El otro día pude presenciar una de las cosas más bonitas que a alguien le puede suceder.
Viernes por la mañana. En el instituto se celebraba la semana de la ciencia, que según mi profesor de filosofía, hasta la ciencia tiene un santo…
Yo hubiera estado contenta… si no hubiera estado en segundo de bachillerato, el curso en el cual tienes más faena que en toda tu vida junta. Así que prefería estar en casa avanzando trabajo que estar en el instituto sin hacer nada. La parte buena de la fiesta es que tenía una hora de patio, y podía charlar tranquilamente con mis amigos.
Hacía demasiado frío en aquel viernes gris de noviembre. Me quedé dentro del recinto con unas amigas, charlando sobre cómo nos había ido el examen de geografía hecho hacía pocos minutos. En las escaleras se encontraban sentados un chico y una chica que hacía pocos meses que se conocían. A simple vista, estaban hablando. Pero me detuve a observarlos. El chico le estaba cantando una canción a la chica con una guitarra.
Escena cómica, si tienes en cuenta que el chico tocaba dos acordes y se detenía, y diez segundos más tarde se disponía a tocar toda la canción, que acababa en fracaso al no tener nociones de guitarra.
Escena preciosa, si tienes en cuenta que ella sonreía, mirándole a los ojos, y pensando que ese era uno de los mejores INSTANTES de su vida. Y él se esforzaba por hacerla feliz, por hacerla SONREÍR.
Y, a mi parecer, la escena era encantadora. Encantador él. Encantadora ella. Encantadora la forma del chico para declararse. Encantadora la reacción de la chica ante la preocupación del chico.

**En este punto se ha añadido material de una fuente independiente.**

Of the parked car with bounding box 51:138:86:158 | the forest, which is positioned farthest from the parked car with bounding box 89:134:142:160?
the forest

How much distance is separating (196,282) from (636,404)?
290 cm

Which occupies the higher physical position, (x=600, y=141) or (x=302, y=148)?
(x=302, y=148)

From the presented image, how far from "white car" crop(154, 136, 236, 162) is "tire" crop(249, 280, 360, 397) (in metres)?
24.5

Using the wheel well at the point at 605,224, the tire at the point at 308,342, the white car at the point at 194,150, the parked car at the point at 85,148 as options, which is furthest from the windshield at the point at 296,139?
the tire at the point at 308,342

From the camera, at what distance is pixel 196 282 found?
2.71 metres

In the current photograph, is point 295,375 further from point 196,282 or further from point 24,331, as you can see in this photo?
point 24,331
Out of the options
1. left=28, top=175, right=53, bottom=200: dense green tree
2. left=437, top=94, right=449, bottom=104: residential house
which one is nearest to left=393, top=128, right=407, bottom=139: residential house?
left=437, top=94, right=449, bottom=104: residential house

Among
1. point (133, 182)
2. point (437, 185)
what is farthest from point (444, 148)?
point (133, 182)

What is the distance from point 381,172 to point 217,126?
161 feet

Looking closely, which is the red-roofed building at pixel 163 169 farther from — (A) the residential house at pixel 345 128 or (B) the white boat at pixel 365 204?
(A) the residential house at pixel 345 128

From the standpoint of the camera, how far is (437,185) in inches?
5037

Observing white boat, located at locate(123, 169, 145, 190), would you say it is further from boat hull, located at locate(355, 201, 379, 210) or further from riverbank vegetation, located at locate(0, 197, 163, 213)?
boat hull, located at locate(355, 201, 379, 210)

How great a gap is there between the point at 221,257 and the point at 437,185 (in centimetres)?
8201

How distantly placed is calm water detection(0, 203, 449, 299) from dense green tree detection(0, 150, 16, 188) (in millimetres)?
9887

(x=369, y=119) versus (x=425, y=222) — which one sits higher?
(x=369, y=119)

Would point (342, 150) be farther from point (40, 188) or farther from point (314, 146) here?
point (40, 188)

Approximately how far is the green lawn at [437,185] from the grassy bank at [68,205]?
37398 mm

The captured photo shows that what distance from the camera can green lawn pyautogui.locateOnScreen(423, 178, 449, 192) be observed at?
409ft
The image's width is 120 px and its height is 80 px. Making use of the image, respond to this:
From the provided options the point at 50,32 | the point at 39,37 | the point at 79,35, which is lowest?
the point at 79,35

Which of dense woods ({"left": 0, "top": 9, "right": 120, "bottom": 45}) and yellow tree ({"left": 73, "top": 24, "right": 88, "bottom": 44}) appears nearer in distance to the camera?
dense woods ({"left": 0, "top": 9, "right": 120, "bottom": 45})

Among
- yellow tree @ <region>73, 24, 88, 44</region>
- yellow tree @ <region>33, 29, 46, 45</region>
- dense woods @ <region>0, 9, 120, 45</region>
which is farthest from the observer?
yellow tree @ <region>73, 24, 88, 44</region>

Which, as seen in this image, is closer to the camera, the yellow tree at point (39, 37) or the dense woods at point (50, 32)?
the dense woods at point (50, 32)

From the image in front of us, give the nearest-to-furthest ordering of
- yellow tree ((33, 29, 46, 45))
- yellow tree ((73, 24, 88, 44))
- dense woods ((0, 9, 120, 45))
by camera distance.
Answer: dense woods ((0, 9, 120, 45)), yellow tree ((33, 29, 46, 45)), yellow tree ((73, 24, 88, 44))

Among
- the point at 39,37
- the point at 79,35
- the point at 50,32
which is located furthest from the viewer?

Después de la canción, los dos empezaron a mirarse y a hablar más cerca de lo que una pareja de amigos haría. Los ojos de la chica brillaban más que el mar en verano. Se cogieron de las manos, y se hicieron una promesa, una promesa que debía durar para siempre. A continuación se besaron.
En aquel INSTANTE pensé en la suerte que ella tenía. Pensé, en mi mente adolescente, que me encantaría que un chico me tocase una canción, aunque no tuviese ni idea de tocar o de cantar. Porque lo que estaría dentro de su corazón importaría más que los hechos. Porque lo que llevaría dentro suyo sería un gran ARTISTA.
Y entonces empecé a pensar en mi chico ideal. Un artista, no importa qué arte le apasionara. Y todo lo que la palabra artista implica. Un chico sensible en los momentos oportunos, pero racional e inteligente en los instantes óptimos. Que le apasione viajar. Que le guste probar cosas nuevas. Un tipo revolucionario, que no le importe ir a contracorriente.
Y con una gran sonrisa esbozada en sus labios.
Cuando esta pareja rompa, este texto carecerá de sentido, perderá toda la magia que en un momento tuvo. Y quizás sea necesario borrarlo, hacer como si no hubiera pasado nada, y creer que todo lo que pasó fueron puras imaginaciones.
Añoraba estas reflexiones a pie de página. Estoy en la recta final de un largo y trimestre. Tengo la sensación de que llevo un año entero en el instituto cuando apenas llevo tres meses. Pero las pequeñas cosas, las pequeñas ilusiones, los pequeños sueños, las pequeñas esperanzas, las sonrisas y las carcajadas entre amigos son los que me hacen sobrevivir. Gracias a todos los que me han hecho reír este trimestre.